According to a new study published in the pediatric journal, victims of bullying are more likely to bring weapons to school.
The author of this study used data from the Centers for Disease Control from more than 15,000 students and discovered that 20% of the high school students surveyed were subject to bullying in the past year. Researchers also acknowledged that 4% of all students brought weapons to school last month. According to CDC data on bullying at schools across the country, there is a high possibility that in the past 30 days more than 200,000 bullying victims were carrying guns and knives to school.
The presenter of the research stated as follows. There are three things that motivate students to violence, which are linked directly to the fact that victims of bully bring weapons to school.
Involvement in the physical battle at school, not going to school for reasons that they feel unsafe, previous physical intimidation and injuries by classmates. When these three risk factors were seen in the victims, the carrying rate of weapons soared from 5% to 46%.
“We wanted to look at those who are bringing weapons into what is supposed to be a safe space,” said study co-author Dr. Andrew Adesman, a professor of pediatrics at the Hofstra Northwell School of Medicine.
According to Adesman, past studies have shown that bullied children are more likely to bring weapons to school, but this research has advanced further, identifying what he called “a striking cascade of risk that is proportional to those three simple questions.”
Through this analysis, researchers have identified the group with the highest risk of pursuing physical violence. Nearly half of this group is bringing weapons to schools - 35 times that of general high school students.
Among this high-risk group, there is the gender difference. Girls are more likely to report that they are victims of bullying. However, the probability that a bullied boy brings weapons to school is three times.
“Schools are still much safer than the streets, and putting metal detectors in every hallway won’t solve the problem,” said Dr.
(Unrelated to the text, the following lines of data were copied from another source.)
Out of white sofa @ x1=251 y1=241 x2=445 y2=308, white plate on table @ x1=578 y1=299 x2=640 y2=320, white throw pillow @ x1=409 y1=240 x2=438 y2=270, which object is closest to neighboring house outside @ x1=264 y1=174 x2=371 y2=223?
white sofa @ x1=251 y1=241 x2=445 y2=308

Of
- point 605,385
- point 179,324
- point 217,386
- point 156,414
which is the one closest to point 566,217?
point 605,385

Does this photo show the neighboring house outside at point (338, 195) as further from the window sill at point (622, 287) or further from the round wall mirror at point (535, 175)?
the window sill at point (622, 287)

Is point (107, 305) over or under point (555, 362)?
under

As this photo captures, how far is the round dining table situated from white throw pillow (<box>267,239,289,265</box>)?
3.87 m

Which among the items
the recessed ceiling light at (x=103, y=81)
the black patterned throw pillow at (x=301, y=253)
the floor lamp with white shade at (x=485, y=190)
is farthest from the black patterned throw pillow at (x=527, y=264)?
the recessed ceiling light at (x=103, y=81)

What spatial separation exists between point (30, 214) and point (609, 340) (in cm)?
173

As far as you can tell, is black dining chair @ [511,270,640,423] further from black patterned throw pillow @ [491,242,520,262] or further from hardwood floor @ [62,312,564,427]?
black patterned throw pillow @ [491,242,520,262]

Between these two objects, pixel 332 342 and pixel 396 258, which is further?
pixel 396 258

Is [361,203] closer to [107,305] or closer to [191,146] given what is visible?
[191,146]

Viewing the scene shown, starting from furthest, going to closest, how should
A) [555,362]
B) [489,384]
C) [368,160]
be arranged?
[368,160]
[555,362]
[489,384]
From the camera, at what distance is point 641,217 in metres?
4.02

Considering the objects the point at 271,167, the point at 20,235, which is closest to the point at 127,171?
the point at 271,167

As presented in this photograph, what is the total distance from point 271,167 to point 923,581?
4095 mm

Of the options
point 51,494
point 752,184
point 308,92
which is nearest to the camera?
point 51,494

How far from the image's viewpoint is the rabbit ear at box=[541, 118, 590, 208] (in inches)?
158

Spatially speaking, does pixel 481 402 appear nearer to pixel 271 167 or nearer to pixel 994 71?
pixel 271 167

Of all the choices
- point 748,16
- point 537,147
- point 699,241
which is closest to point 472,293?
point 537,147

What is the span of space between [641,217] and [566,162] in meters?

Gene Beresin, professor of psychiatry at Harvard Medical School and founder of the Clay Center for Young Healthy Minds at Massachusetts General Hospital. “If we really want to help our youth be safer, we need to think of a comprehensive plan of combating bullying through electronic media, informing law enforcement and teachers about establishing universal consequences for bullying, and talking about the dangers of weapons on the streets.”
Beresin added that parents can play the role of parents by speaking bullying with their children at their own home. However, he said, this is an agenda that must also be communicated to the community.
“Once we can open up about who is bullying, who is the victim, and how the bullying is being done, in a sense, it can start to change the culture. But it takes a village,” he said.